Besides complexity due to shape, charge and crowding, the colloids used in a range of application areas are often soft (e.g. polymer brushes or surfactants), or attract one another due to Van der Waals and/or hydrophobic forces. Association colloids, such as surfactant or copolymeric micelles and vesicles, may drive depletion interactions but have hardly been explored. In practice, dispersity in size and surface chemistry is an issue with colloidal systems; and polymers may feature additional complexity by being, e.g. branched, multi-armed, comb-like, copolymeric, or even responsive to external stimuli, as is the case for some microgels and supramolecular polymers [16]. Predicting how these characteristics affect the physical properties of colloid–polymer mixtures is still difficult.

Another topic that has largely been neglected is the influence of depletion forces on the dynamic properties of multi-component colloidal mixtures. Without a doubt, the rheological properties have implications for the practical applications of these systems. The viscosity, for instance, is not just the result of the combined contributions of colloids and polymers of a colloid–polymer mixture; there must be a complex interplay [17] that also affects, for instance, the fluid-to-gel transition [18].

Despite the significant progress made in understanding the depletion interaction and resulting phase behaviour of colloidal systems, there is still a long way to go. With so many factors influencing the depletion interaction, it is almost impossible to explore them all experimentally; yet mastering their impact on the behaviour and properties is instrumental for the design of the next generation of soft materials. The application of theory and computer simulation to this challenge have significantly advanced our understanding; but there is still a need for more accurate and predictive models and advanced experimental and computer simulation tools that can take into account the various, more complex, factors that influence the depletion force and related properties in practice. Here, we also see opportunities for artificial intelligence and machine learning tools to be applied, which will undoubtedly accelerate the testing of concepts. This powerful combination of tools, and further interdisciplinary endeavours, will provide essential design rules for colloidal systems.

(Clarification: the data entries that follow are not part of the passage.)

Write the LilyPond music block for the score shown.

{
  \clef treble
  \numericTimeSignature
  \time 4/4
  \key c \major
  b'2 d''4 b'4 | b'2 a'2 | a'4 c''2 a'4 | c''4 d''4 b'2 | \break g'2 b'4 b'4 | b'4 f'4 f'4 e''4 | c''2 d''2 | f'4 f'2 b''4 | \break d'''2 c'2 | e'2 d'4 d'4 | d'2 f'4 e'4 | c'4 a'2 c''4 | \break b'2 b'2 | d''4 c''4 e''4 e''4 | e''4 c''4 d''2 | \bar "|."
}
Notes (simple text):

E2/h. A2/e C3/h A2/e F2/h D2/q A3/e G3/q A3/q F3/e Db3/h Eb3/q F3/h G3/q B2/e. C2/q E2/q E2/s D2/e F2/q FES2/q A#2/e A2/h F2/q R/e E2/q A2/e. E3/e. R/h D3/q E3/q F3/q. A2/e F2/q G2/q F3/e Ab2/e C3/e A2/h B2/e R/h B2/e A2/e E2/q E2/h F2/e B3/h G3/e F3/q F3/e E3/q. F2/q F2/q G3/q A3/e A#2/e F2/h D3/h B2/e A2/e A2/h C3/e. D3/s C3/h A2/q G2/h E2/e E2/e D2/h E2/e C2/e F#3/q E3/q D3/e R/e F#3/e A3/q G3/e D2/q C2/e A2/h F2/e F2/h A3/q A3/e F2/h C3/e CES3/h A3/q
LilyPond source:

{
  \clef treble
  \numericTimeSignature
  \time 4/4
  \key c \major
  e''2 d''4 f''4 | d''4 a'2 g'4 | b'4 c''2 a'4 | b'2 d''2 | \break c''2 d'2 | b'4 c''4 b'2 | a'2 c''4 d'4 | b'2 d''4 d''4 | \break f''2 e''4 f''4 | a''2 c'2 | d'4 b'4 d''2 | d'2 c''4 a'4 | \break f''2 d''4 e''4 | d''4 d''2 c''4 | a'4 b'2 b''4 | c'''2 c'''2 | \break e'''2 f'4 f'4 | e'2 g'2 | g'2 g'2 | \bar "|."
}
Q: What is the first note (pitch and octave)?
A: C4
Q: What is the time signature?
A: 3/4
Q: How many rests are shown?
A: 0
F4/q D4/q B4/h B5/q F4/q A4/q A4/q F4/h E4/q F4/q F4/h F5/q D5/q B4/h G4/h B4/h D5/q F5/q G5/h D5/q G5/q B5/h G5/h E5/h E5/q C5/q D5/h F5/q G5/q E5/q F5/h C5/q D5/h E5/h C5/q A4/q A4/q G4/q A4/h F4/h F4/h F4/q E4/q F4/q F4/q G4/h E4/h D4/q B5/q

In summary, the depletion interaction is often employed as a tool to induce well-defined attractions in colloidal systems; but it is far more than that, profoundly impacting the phase behaviour and many other properties of colloidal dispersions. This makes it a fascinating and relevant field of research in its own right, with many fundamental questions still unanswered. Future research will, no doubt, lead to valuable insights into the behaviour of colloids, and lead to the development of new materials and technologies.